Canonical correlation analysis (CCA) is a popular statistical technique for exploring relationships between datasets. In recent years, the estimation of sparse canonical vectors has emerged as an important but challenging variant of the CCA problem, with widespread applications. Unfortunately, existing rate-optimal estimators for sparse canonical vectors have high computational cost. We propose a quasi-Bayesian estimation procedure that not only achieves the minimax estimation rate, but also is easy to compute by Markov Chain Monte Carlo (MCMC). The method builds on Tan et al. (2018) and uses a re-scaled Rayleigh quotient function as the quasi-log-likelihood. However, unlike Tan et al. (2018), we adopt a Bayesian framework that combines this quasi-log-likelihood with a spike-and-slab prior to regularize the inference and promote sparsity. We investigate the empirical behavior of the proposed method on both continuous and truncated data, and we demonstrate that it outperforms several state-of-the-art methods. As an application, we use the proposed methodology to maximally correlate clinical variables and proteomic data for better understanding the Covid-19 disease.
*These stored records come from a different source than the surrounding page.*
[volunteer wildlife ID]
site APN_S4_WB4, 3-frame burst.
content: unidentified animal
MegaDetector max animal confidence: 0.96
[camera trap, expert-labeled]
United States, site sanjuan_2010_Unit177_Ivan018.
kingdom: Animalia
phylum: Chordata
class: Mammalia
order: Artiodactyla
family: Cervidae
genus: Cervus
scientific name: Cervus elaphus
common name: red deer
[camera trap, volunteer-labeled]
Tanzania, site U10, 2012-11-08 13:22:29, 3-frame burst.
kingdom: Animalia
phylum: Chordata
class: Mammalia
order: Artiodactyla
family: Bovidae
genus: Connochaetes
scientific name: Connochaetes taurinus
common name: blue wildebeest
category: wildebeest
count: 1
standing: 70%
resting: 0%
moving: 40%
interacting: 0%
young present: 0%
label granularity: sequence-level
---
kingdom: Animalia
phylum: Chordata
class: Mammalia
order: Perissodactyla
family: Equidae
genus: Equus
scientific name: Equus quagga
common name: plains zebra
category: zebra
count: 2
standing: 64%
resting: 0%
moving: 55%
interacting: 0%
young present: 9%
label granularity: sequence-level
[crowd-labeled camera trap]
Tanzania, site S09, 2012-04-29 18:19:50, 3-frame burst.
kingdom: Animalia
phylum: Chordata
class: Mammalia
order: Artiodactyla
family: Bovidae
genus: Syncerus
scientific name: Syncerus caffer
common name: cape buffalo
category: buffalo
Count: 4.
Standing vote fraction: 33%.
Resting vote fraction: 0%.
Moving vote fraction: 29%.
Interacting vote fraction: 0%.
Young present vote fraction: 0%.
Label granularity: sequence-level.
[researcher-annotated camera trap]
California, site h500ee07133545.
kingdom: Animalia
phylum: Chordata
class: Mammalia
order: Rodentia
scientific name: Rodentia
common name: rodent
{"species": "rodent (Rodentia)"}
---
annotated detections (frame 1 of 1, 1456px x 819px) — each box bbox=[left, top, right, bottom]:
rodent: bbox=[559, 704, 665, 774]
翻译：典型相关分析（CCA）是一种用于探索数据集间关系的流行统计技术。近年来，稀疏典型向量的估计已成为CCA问题中重要但具有挑战性的变体，具有广泛的应用。遗憾的是，现有针对稀疏典型向量的速率最优估计器计算成本高昂。我们提出了一种拟贝叶斯估计程序，它不仅能达到极小极大估计速率，而且易于通过马尔可夫链蒙特卡洛方法计算。该方法建立在Tan等人（2018）的研究基础上，使用重标定的雷利商函数作为拟对数似然函数。然而，与Tan等人（2018）不同，我们采用贝叶斯框架，将该拟对数似然函数与尖峰-板状先验相结合，以正则化推断并促进稀疏性。我们研究了该方法在连续数据和截断数据上的经验表现，并证明其优于多种现有最优方法。作为应用，我们利用所提出的方法最大化临床变量与蛋白质组学数据之间的相关性，以更深入地理解新冠病毒疾病。